Economic confidence in Africa has risen amid other major continents’ indices dipping back in Q2 2019, findings by the latest Global Economic Conditions Survey (GECS) from the Association of Chartered Certified Accountants(ACCA) and the Institute of Management Accountants(IMA), has revealed.
The poll of more than 140 accountants across Africa noted, despite overall confidence remaining negative, it was one of the few regions to see a rise in this quarter, along with Central and Eastern Europe and South Asia.
All other regions including the US, China, Asia Pacific and the Middle East saw confidence levels dip.
Chief Economist at ACCA, Michael Taylor, highlighted the prospect of lower US interest rates as a positive factor, easing the pressure for capital outflows from Africa.
He said: “Lower US interest rates also allow many economies to ease monetary policy. Despite relative buoyancy in oil prices, many producers are struggling with supply bottlenecks and policy uncertainty. “Investment in some of the large African economies should pick up this year and the GECS measure of investment opportunities is on a strong upward trend with a big jump in Q1 2019.”

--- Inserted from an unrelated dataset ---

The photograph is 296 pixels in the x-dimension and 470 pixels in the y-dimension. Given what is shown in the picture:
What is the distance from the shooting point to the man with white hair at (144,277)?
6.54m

However, Taylor warned of vulnerability for African exports, and that the region still faced challenges ahead.
He added: “The global economic slowdown is a downside risk for Africa and China and the euro area – the major destinations for African exports – look especially vulnerable.
“Growth in the region this year is likely to be around 3.5 per cent, an improvement on recent years but still below the rate that will significantly lift per capita incomes.”